Kinderen, geboren in een complexe thuissituatie kunnen zich moeilijk verbinden met hun omgeving.
Een traumatische kindertijd heeft grote invloed op de ontwikkeling. Kinderen, geboren in een complexe thuissituatie kunnen zich moeilijk verbinden met hun omgeving. Ze zijn vaak gespannen, lijden aan een negatief zelfbeeld en trekken zich gemakkelijk terug. Ze worden depressief of rusteloos, geven het op of worden een zoeker. Omdat ze vaak niet goed verbonden zijn met hun lichaam staan ze meer open voor die ‘andere dimensie’, voor de werkelijkheid buiten het alledaagse.

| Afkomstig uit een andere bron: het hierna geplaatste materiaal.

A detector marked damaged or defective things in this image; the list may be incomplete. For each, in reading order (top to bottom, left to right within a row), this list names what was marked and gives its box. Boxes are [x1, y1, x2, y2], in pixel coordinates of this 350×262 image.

Al deze kenmerken zien we in de jonge Jezus terug.
De tocht van het hart
Een rusteloos kind, overgelaten aan zichzelf, zoekt Jezus zijn eigen weg in een godsdienst waarvan de regels hem buitensluiten.
Hij lijdt aan zijn situatie, is eenzaam, verongelijkt. Hij is op zoek naar verbinding en gerechtigheid. Het zijn deze gevoelens die hem, samen met een sterk verlangen ergens bij te horen, voortdrijven. En hij heeft niets te verliezen. Niets staat hem in de weg om zijn passie en verlangen te volgen.
En hij heeft niets te verliezen. Niets staat hem in de weg om zijn passie en verlangen te volgen.
Jezus ontwikkelt een fascinatie voor God-de-Vader, prominent aanwezig in de Joodse religie. Zijn verlangen naar dat contact, naar die verbinding met zijn Abba, doet deze Vadergod naar hem uitreiken.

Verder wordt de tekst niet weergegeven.